Et il porta le goulot à ses lèvres. Ce fut son repas de fête. Il alla se coucher et tenta vainement de dormir. Il rêva. Il rêva d'elle, de son retour, de leur pardon mutuel comme les vœux qu'ils avaient échangés le jour de leur union. Il aurait aimé ce premier noël avec elle, un dîner qu'ils auraient préparé ensemble, un petit sapin qu'ils auraient décorés ensemble, un verre de jus de fruits qu'ils auraient partagé… un baiser sous le gui, les battements de son cœur quand ils auraient eu terminé le réveillon avant de s'échanger leur cadeaux. Mais il se réveilla et se sentit encore plus mal qu'avant car tout cela n'arriverait pas. Soudain, il se dressa dans le lit voyant des phares de voiture allumés l'intérieur de la caravane, puis il entendit un bruit de porte. Il se leva et ouvrit la porte. Il se figea, tout comme elle.
« Bonsoir. »
Elle sourit faiblement. Elle tenait un plat dans les bras. En retrait près de la voiture, il y avait sa mère, mais Alex ne voyait qu'elle. Il aurait voulu la prendre dans ses bras, lui demander comment elle allait, lui demander de rester avec lui pour toujours. Mais sa fierté prit le dessus.
« Qu'est-ce que tu fais là ? »
« A vrai dire, je sais pas trop. »
Il soupira.
« J'ai demandé à ma mère de me conduire ici sur un coup de tête. J'ai passé mon après-midi à faire des muffins… et… j'ai réalisé que je ne devais pas être là-bas pour noël. »
« Et où est-ce que tu devrais être ? »
« Avec le seul homme qui m'a soutenu dans toutes ces épreuves et qui a promis de le faire jusqu'à ma mort. »
Il baissa les yeux. « Izz… »
« Attends. Je ne vais pas bien, Alex. Ce foutu cancer, la mort de George, mon renvoi. C'est trop pour moi. C'est trop dur. J'ai besoin de toi, c'est une évidence et je me suis sentie tellement trahie, que j'ai eu besoin de m'éloigner. J'aurais dû t'en parler en face, te dire que je t'en voulais, que tu n'aurais pas dû faire ça, j'aurais dû t'écouter et te laisser le bénéfice du doute mais… je n'ai pas eu cette force.
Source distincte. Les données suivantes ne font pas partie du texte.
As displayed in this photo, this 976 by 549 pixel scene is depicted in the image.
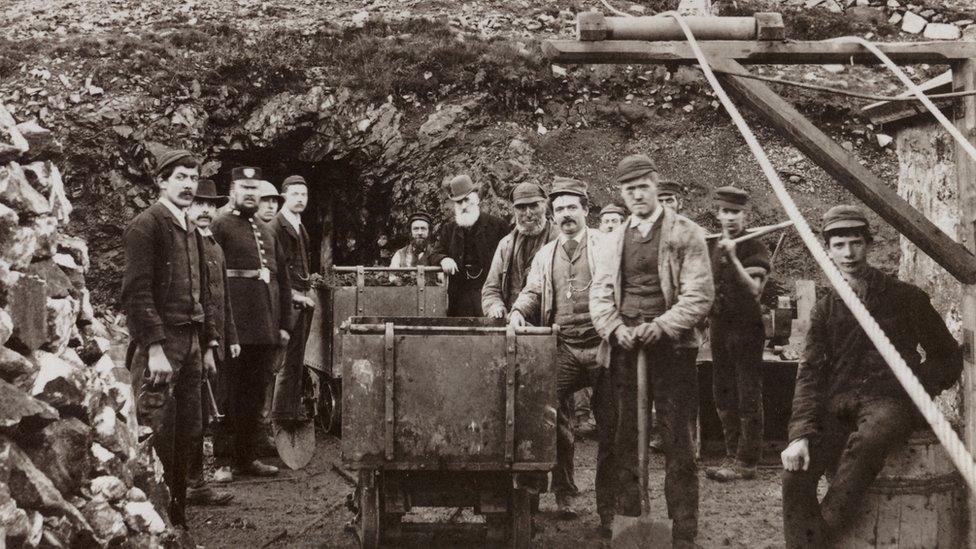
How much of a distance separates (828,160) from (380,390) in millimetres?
2603

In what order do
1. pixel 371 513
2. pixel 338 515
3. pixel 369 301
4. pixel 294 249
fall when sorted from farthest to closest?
pixel 369 301, pixel 294 249, pixel 338 515, pixel 371 513

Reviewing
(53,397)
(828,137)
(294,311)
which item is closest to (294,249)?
(294,311)

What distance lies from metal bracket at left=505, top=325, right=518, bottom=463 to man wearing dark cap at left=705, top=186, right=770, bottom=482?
2645 mm

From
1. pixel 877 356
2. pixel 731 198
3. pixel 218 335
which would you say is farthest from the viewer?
pixel 731 198

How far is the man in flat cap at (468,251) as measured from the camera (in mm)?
8180

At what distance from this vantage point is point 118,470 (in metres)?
4.40

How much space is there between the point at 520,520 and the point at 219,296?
258cm

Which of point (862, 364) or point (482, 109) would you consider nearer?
point (862, 364)

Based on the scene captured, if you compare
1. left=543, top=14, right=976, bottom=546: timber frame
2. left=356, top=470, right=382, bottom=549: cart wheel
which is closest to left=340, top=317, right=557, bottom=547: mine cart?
left=356, top=470, right=382, bottom=549: cart wheel

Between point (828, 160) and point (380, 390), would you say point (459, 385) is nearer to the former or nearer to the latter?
point (380, 390)

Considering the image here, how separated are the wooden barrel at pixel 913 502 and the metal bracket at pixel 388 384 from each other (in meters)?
2.34

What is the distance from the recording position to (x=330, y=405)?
9320mm

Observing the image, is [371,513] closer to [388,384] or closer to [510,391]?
[388,384]

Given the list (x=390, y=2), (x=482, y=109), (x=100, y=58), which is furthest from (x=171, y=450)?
(x=390, y=2)
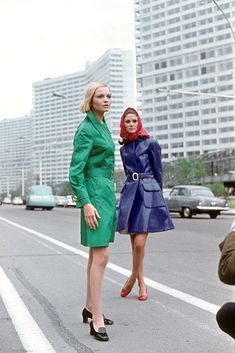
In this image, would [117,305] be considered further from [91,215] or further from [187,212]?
[187,212]

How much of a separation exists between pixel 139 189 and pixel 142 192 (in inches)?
1.7

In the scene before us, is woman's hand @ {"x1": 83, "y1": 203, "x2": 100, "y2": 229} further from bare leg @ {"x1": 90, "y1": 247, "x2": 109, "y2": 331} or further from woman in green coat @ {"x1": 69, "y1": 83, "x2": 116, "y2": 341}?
bare leg @ {"x1": 90, "y1": 247, "x2": 109, "y2": 331}

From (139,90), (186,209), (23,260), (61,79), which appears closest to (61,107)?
(61,79)

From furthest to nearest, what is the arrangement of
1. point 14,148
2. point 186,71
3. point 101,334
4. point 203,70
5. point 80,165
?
point 14,148
point 186,71
point 203,70
point 80,165
point 101,334

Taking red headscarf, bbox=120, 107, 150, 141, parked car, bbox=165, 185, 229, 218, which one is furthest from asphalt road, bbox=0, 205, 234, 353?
parked car, bbox=165, 185, 229, 218

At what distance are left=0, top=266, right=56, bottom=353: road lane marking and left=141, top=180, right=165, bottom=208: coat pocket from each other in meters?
1.56

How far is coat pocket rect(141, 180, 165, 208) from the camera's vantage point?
579 cm

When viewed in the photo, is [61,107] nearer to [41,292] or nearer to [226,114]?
[226,114]

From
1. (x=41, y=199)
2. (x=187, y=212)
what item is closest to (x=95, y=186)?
(x=187, y=212)

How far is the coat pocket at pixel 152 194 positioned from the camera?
579 centimetres

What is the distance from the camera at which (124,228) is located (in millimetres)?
5715

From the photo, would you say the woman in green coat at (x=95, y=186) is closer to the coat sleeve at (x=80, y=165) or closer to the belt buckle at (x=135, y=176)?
the coat sleeve at (x=80, y=165)

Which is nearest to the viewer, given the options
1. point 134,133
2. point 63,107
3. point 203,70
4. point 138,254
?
point 134,133

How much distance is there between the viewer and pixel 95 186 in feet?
14.6
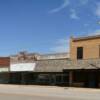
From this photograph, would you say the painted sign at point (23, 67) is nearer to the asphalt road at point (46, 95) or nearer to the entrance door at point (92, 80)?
the entrance door at point (92, 80)

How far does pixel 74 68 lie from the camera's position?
2205 inches

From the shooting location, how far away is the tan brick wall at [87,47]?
2244 inches

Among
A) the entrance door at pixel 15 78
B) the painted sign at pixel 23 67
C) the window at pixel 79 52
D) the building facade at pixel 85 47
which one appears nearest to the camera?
the building facade at pixel 85 47

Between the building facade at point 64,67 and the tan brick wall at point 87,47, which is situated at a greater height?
the tan brick wall at point 87,47

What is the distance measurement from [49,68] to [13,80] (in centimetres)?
1324

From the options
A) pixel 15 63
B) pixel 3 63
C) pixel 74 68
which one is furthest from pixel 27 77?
pixel 74 68

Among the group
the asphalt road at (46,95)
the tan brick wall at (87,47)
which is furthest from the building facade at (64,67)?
the asphalt road at (46,95)

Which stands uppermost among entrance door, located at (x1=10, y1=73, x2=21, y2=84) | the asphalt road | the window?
the window

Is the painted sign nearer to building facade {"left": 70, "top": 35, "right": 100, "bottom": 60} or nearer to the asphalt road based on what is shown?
building facade {"left": 70, "top": 35, "right": 100, "bottom": 60}

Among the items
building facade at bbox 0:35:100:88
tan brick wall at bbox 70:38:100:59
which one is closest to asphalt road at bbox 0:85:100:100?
building facade at bbox 0:35:100:88

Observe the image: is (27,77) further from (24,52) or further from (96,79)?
(96,79)

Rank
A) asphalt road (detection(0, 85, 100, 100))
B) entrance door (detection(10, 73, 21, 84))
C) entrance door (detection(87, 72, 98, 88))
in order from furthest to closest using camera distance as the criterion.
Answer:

Je ne pourrais pas te pardonner et je sais que tu ne pourras pas non plus. Mais… c'est ça le mariage… c'est faire des erreurs, les reconnaître et les surmonter. Ensemble. Et ce soir c'est l'occasion. Alors je te propose de faire une trêve ce soir et tous les autres jours de l'année on pourra se disputer, se réconcilier, et un tas d'autres choses pas forcément toutes agréables. Mais ce soir et tous les autres noëls, je te promets d'être à la maison. »
Alex ne bougea pas, ne répondit pas. Izzie sourit encore. « Enfin si tu veux bien… »
Il hocha la tête et sans un mot il prit l'objet de ses mains, le déposa sur la table et l'enlaça.